And what is that you know ROE?

The rally is looking a bit dodgey at the moment, 7 million (not many really but on average volume for BOD its high) changed hands yesterday and the chart does not look all that bright at the moment.

One of the many great problems with specs is support.  Often times when you do want to exit the buyers are just not there at a reasonable level and large losses can often be incurred.


----------



## datal1 (28 April 2011)

I'd love some opinions on this stock if anybody has one?

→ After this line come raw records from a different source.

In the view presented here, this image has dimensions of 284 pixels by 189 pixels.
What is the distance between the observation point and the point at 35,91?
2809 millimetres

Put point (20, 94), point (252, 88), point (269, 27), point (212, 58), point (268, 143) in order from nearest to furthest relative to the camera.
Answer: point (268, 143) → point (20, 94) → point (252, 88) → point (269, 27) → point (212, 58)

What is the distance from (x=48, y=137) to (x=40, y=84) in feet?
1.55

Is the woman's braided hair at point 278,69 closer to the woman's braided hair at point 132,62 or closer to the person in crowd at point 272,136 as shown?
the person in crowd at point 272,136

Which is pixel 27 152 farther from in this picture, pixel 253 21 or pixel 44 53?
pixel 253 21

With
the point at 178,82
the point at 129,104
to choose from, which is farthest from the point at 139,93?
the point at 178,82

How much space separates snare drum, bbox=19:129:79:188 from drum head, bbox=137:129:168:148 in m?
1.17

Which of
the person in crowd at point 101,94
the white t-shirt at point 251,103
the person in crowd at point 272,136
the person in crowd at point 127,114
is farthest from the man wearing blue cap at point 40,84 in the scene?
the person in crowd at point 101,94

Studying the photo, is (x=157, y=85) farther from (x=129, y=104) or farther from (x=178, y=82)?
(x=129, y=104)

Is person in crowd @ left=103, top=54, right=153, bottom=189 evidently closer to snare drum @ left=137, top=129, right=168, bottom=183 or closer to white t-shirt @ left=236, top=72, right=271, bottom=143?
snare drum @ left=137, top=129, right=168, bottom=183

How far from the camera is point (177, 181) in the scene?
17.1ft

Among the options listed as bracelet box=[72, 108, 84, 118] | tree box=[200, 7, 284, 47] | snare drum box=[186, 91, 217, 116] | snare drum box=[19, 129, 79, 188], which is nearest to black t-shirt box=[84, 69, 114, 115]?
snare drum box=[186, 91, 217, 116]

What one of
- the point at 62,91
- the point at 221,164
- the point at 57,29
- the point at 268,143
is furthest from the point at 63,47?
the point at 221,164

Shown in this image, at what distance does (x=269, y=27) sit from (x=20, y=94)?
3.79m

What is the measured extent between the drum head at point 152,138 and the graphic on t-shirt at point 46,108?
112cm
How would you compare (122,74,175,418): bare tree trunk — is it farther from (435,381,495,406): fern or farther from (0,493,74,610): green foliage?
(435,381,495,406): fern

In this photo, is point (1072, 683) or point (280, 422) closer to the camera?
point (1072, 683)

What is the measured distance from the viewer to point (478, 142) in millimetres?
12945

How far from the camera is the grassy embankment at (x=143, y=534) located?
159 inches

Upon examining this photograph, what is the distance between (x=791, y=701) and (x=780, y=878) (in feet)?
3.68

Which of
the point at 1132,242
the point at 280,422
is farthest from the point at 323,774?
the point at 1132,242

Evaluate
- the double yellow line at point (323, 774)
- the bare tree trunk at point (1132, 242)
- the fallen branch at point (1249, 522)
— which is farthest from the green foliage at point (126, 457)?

I'm pretty new to the stock trading and trying to understand what happens when the company issues 428,275,968 shares to takeover Allied Medical Limited. Where do all these shares come from? and with such a large amount being offered would we expect a share price drop in a few days when the annoucement is made that the takeover has gone through etc? 
In normal circumstances, what's the effect of a company taking over another company through the offering of shares rather than a cash purchase


Thanks!


----------



## Purple XS2 (21 June 2011)

datal1 said:


> I'd love some opinions on this stock if anybody has one?
> 
> ...... Where do all these shares come from? and with such a large amount being offered would we expect a share price drop in a few days when the announcement is made that the takeover has gone through etc?
> In normal circumstances, what's the effect of a company taking over another company through the offering of shares rather than a cash purchase
> Thanks!




A reverse take over. In strict legal terms, BOD has taken over Allied, but in plain fact Allied (an unlisted company) has acquired BOD, and thereby become listed (by virtue of being part of the new transmogrified entity).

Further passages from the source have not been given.